ASSIGNMENT: From the article on plant-based meat below, copy out the passage that opens with "Mixed fortunes for" and closes with "from consuming meat.", with "meatless alternatives" swapped for "meat-free alternatives".

TEXT SHOWN:
══════════
Mixed fortunes for producers as consumers opt for less meat

Barclays expects market for plant-based meat substitutes to reach $140bn in 10 years

Plant-based burgers are becoming increasing popular as consumers shift away from meat

Plant-based burgers are becoming increasing popular as consumers shift away from meat


A continued shift away from eating meat spells bad news for the Irish beef sector. However the move towards meatless alternatives could prove a boon for Kerry Group as food producers look to boost the flavour and appearance of their products. That is according to Arthur Reeves, international director, global food research at Barclays, which is betting heavily on a revolution in the agrifood sector.

Barclays predicts continued changes in the sector due to a growing global population, environmental concerns and a cultural shift away from consuming meat.

Mr Reeves, who was in Dublin recently to discuss a series of new reports the bank has done on the future of food, said Barclays expects the market for alternative plant-based “meat” will reach $140 billion (€125 billion) over the next decade. This is equivalent to 10 per cent of the overall €1.4 trillion global meat industry.

He said this was bad news for beef producers locally, but that it also represented opportunities for the likes of Kerry Group which has invested heavily in nutrition science in recent years.

“We’re advising fund holders on what stocks to buy, and what we see with plant-based products is an opportunity for growth,” Mr Reeves said. “Companies such as Kerry, which are helping producers with the taste, texture and appearance of plant-based products stand to gain.”
══════════
RECORD SET:

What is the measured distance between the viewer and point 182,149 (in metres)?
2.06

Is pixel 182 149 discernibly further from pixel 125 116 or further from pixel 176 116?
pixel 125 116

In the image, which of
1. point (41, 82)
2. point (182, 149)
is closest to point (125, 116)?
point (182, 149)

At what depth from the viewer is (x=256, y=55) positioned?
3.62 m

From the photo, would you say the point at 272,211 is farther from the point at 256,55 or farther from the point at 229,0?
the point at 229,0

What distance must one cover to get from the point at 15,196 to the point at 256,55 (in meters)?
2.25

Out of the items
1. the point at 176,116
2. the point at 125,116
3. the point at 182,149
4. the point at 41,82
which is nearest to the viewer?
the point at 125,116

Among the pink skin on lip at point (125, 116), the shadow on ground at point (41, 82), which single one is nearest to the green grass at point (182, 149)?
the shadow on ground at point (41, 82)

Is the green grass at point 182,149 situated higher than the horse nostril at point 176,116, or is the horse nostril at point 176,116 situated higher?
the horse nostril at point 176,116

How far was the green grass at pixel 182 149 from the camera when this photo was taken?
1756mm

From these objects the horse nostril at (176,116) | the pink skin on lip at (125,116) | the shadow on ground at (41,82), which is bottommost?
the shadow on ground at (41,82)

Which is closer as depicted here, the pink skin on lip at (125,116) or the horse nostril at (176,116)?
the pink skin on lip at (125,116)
══════════
RESPONSE BOX:
Mixed fortunes for producers as consumers opt for less meat

Barclays expects market for plant-based meat substitutes to reach $140bn in 10 years

Plant-based burgers are becoming increasing popular as consumers shift away from meat

Plant-based burgers are becoming increasing popular as consumers shift away from meat


A continued shift away from eating meat spells bad news for the Irish beef sector. However the move towards meat-free alternatives could prove a boon for Kerry Group as food producers look to boost the flavour and appearance of their products. That is according to Arthur Reeves, international director, global food research at Barclays, which is betting heavily on a revolution in the agrifood sector.

Barclays predicts continued changes in the sector due to a growing global population, environmental concerns and a cultural shift away from consuming meat.